Friday, June 24, 2022

Somewhere in the Multiverse : The Sena that could have been


The famous Hindi proverb Yun hota toh kya hota is the flavor of the season, with Marvel exploring the concept of Multiverse in its recent edition of movies and series. It takes us into the world of alternate realities, some hopeful, some damned. Shiv Sena, the party of the Marathi Manoos seems to be living in the latter.

Having spent majority of my life in Maharashtra, I reckon that Shiv Sena was the factor due to which the state got and maintained its identity over the years. The power to tame a beast like Mumbai was only in this party and all credits to the fiery leader at the helm who nurtured the city like the Khaleesi groomed her dragons. The fate of Maharashtra (including Mumbai) would have been different, had he not been there. His efforts towards the building and the flourishing of the state were an ode to the deity that his party is named after.

While there were many defining moments in the history of Shiv Sena, the one that altered the course of history was when Balasaheb, the hero of many Maharashtrians, turned a blind eye towards the calibre of many capable sainiks including his nephew and passed on the baton to his naive, inexperienced son, thus doing a Dhritarashtra in literal sense. Uddhav proved out to be the blunt head of the otherwise sharp Sena-spear. But he can hardly be blamed. His inherent nature is misaligned with the aura created around the Sena by its founder. He was set up for a failure by his father by choosing him to lead the Sena after him. What followed was a catastrophe.

After the demise of Late Balasaheb, the sainiks were constantly searching for Balasaheb in Uddhav, only to be disappointed. The faction that rallied behind Raj and the faction that was left, both wanted the two to unite in the interest of Maharashtra, but it was fruitless. The next few years saw Sena loosing its hold on many constituencies across Maharashtra, which was largely due to the lack of appeal that Uddhav had as a leader. This culminated into the party winning lesser seats in each iteration of the assembly elections, which eventually led to its coalition party taking up the role of the big brother in their alliance. Unfortunately, the defeats were wrongly attributed by them to their coalition and the greed of power led them at the doors of the 'king' of opportunism of the Indian politics. Mollycoddling them with the much desired CM post and projecting the old association that the 'king' had with Balasaheb, the Sena was trapped in a web woven by the master politician, unaware that it will never be able to come out of it intact. 
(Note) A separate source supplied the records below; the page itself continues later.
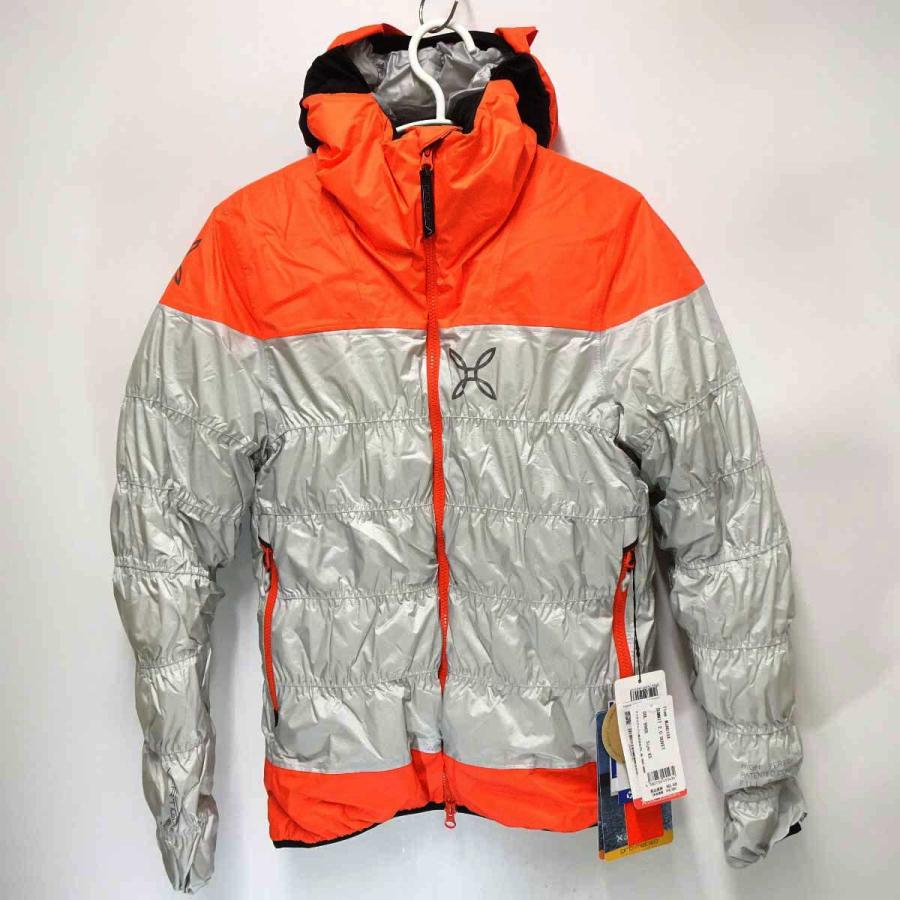 中古・未使用品】モンチュラ SUMMIT 2.0 DUVET ハイブリッド 中古・未使用品】モンチュラ SUMMIT 2.0 DUVET ハイブリッド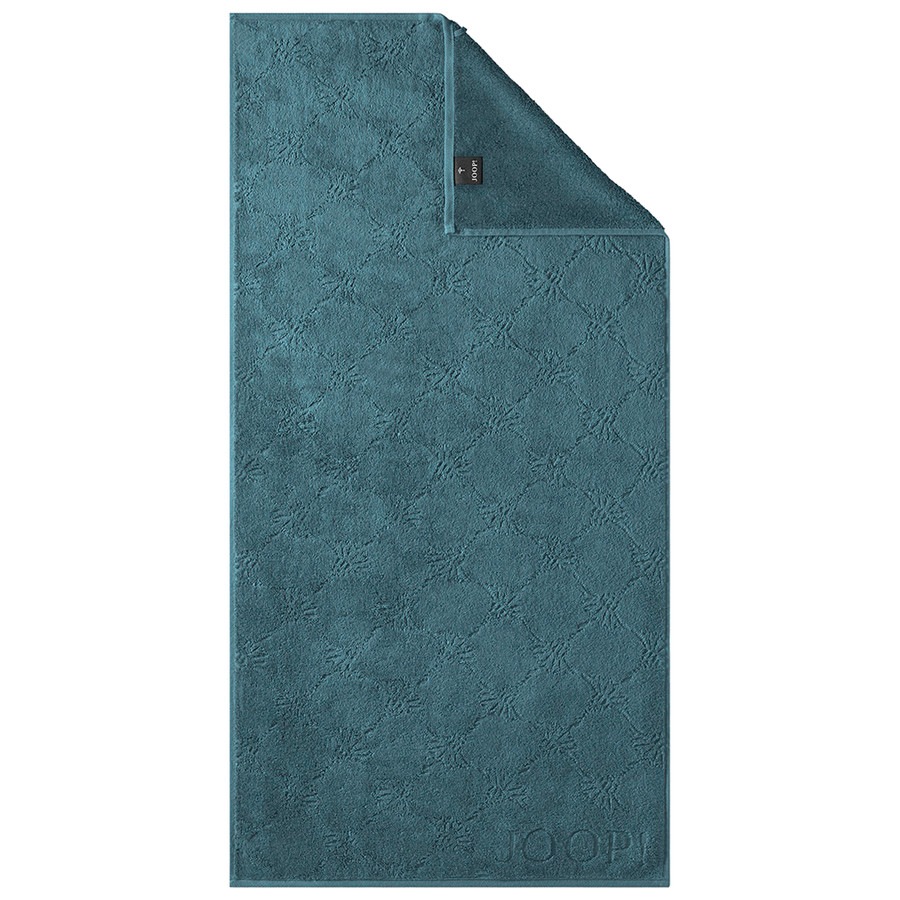 JOOP! Uni Cornflower Salbei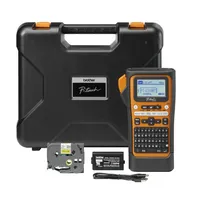 Brother Beschriftungsgerät PT-E310BTVP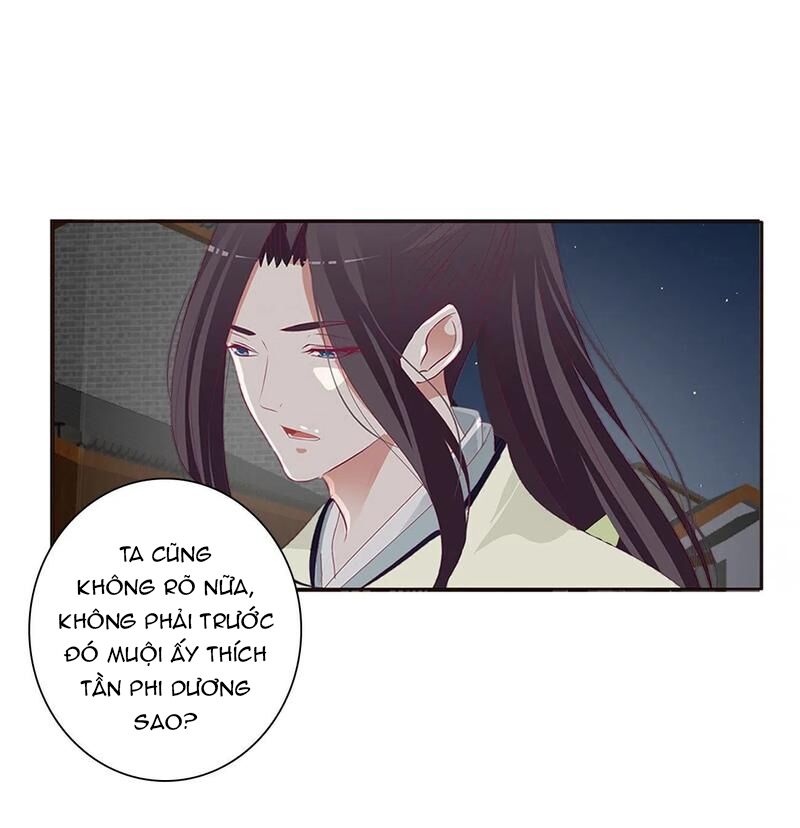 thông linh phi chapter 640 14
Blinded by the ambition, the new Sena chief compromised the party's ideology and forged an unnatural alliance with those that the Sena once stood against for the entire of its existence. In the background, their erstwhile partner was also ready to forge a similar unnatural alliance with the same party through a pawn sent by the 'king' in the wee hours of an October morning. So, no moral high ground for any of them. The next wrong foot was the projection of the 3rd generation Thackeray as the promised prince by awarding him ministries despite not being an elected member. (Even the CM is not an elected member). The Sena thus followed the path that they objected to all these years - Nepotism. In the meantime, the 'king' continued to hollow the Sena strategically, sitting at the fence with a mission to root the party out of its existence. The recent rebellion by the sainiks is a narrative in itself of how the chief ignored them while being mesmerised by the king's mystic show.

The way this is headed, the only way out for Uddhav is to surrender to the 'king' and join NCP after respectfully handing over the Sena to the new leaders. And despite that, neither the Sena, nor NCP will come back to power. Congress is not even in the race. It will be the BJP that will gain the maximum mileage out of this situation and continue its juggernaut of toppling governments. AAP is still too far from Maharashtra politics. The closest possibility of a challenge to BJP in the state is a faction in itself breaking out and contesting.

As for the Sena, I hope for a parallel universe where it has avoided all these glaring blunders and has been able to stick to the basics of its origin and true to its cause. I guess we will never know if there is such a universe.